July 19, 2021

leveling up with torch: nuances for better speed, efficiency, and sanity

when you’re working with torch, it’s easy to get trapped in familiar patterns. we build models, define layers, train, repeat. but there’s a lot under the hood that, if leveraged right, can save time, memory, and sometimes even sanity. here’s a look at some less-talked-about techniques and idioms that can change how you approach torch, especially when dealing with large models or datasets. if you’ve been following standard tutorials, prepare for a little unlearning.

The following are some things that irritate me when I see it in projects,

1. don’t default to torch.Tensor—use torch.FloatTensor instead

it sounds like a minor tweak, but torch.Tensor doesn’t do what you think it does. by default, torch.Tensor will create a tensor in the default dtype (float32), but this can lead to subtle bugs, especially if you’re dealing with different precision levels (float16 for mixed precision, float64 for double precision).

if you know the dtype you need, specify it explicitly. torch.FloatTensor or torch.DoubleTensor avoids ambiguity and enforces consistency. otherwise, you’re at the mercy of the default type, which can change with updates or different devices.

 
# don’t do this
 
x = torch.Tensor([1.0, 2.0, 3.0])
 
  
 
# do this
 
x = torch.FloatTensor([1.0, 2.0, 3.0])
 

also, note that using FloatTensor vs.
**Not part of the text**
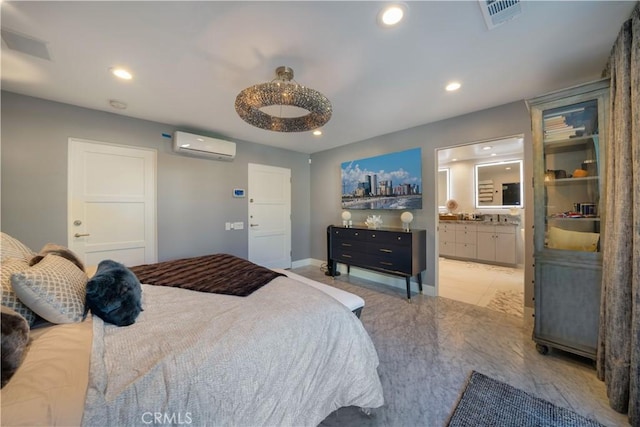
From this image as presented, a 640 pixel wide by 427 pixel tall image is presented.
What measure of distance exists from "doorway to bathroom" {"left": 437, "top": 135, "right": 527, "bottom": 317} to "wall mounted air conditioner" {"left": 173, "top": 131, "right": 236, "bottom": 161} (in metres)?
3.58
DoubleTensor can have a huge impact on speed, especially on gpus. unless you need high precision, stick to FloatTensor.

2. ditch torch.cat() in favor of torch.stack() for efficient concatenations

when combining tensors along a new axis, most people reach for torch.cat(), but torch.stack() is often more efficient. torch.stack() avoids the need for reallocation in many cases, making it faster and less memory-intensive.

 
# most people do this
 
a = torch.rand(10, 5)
 
b = torch.rand(10, 5)
 
c = torch.cat((a.unsqueeze(0), b.unsqueeze(0)), dim=0)
 
  
 
# do this instead
 
c = torch.stack((a, b))
 

torch.stack() is ideal when you’re building a batch of tensors or combining tensors along a new dimension. it’s a subtle difference, but it adds up, especially in loops.

3. use .to() smartly—avoid redundant device transfers

tensor.to(device) is the standard way to send a tensor to gpu or change dtype, but doing this repeatedly wastes time. if you’re calling .to() multiple times on the same tensor, consolidate those calls. also, avoid calls to .to() inside loops if you can move everything to the device once.
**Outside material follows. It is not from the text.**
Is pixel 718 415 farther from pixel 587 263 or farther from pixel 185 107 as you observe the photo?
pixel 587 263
consider this refactoring:

 
# bad practice
 
x = torch.rand(1000, 1000)
 
for _ in range(1000):
 
    x_gpu = x.to('cuda')  # moving to gpu each time in the loop
 
  
 
# better
 
x = torch.rand(1000, 1000, device='cuda')  # move to device once, outside the loop
 
for _ in range(1000):
 
    # do your operations with x_gpu
 
    pass
 

also, when possible, set device='cuda' during tensor creation (e.g., torch.zeros(..., device='cuda')) instead of creating on cpu and then calling .to('cuda').

4. get serious about torch.nn.functional for flexibility and speed

if you’re using nn.Conv2d or nn.ReLU, you’re probably initializing extra parameters each time. torch.nn.functional provides layer equivalents like F.conv2d and F.relu that skip the parameter-heavy initializations, making them faster for certain operations. torch.nn.functional is especially powerful in cases where you want finer control over layers without adding unnecessary parameters.

 
import torch.nn.functional as F
 
  
 
# instead of this
 
conv_layer = nn.Conv2d(in_channels=1, out_channels=10, kernel_size=3, stride=1)
 
output = conv_layer(input)
 
  
 
# use this when you don’t need parameters
 
weight = torch.rand(10, 1, 3, 3)  # manually specify weights if needed
 
output = F.conv2d(input, weight, stride=1)
 

5. leverage torch.no_grad() and torch.inference_mode() for read-only inference

when you’re running inference, torch.no_grad() is your friend, but torch.inference_mode() is even better for certain situations. torch.inference_mode() goes beyond no_grad by further optimizing memory usage, especially when you’re working with large models in read-only mode.

 
# common, but not optimal
 
with torch.no_grad():
 
    output = model(input)
 
  
 
# better for inference
 
with torch.inference_mode():
 
    output = model(input)
 

torch.inference_mode() is new-ish, but it’s more memory efficient because it skips autograd-related data tracking altogether. use it when you’re absolutely certain there’s no backprop needed.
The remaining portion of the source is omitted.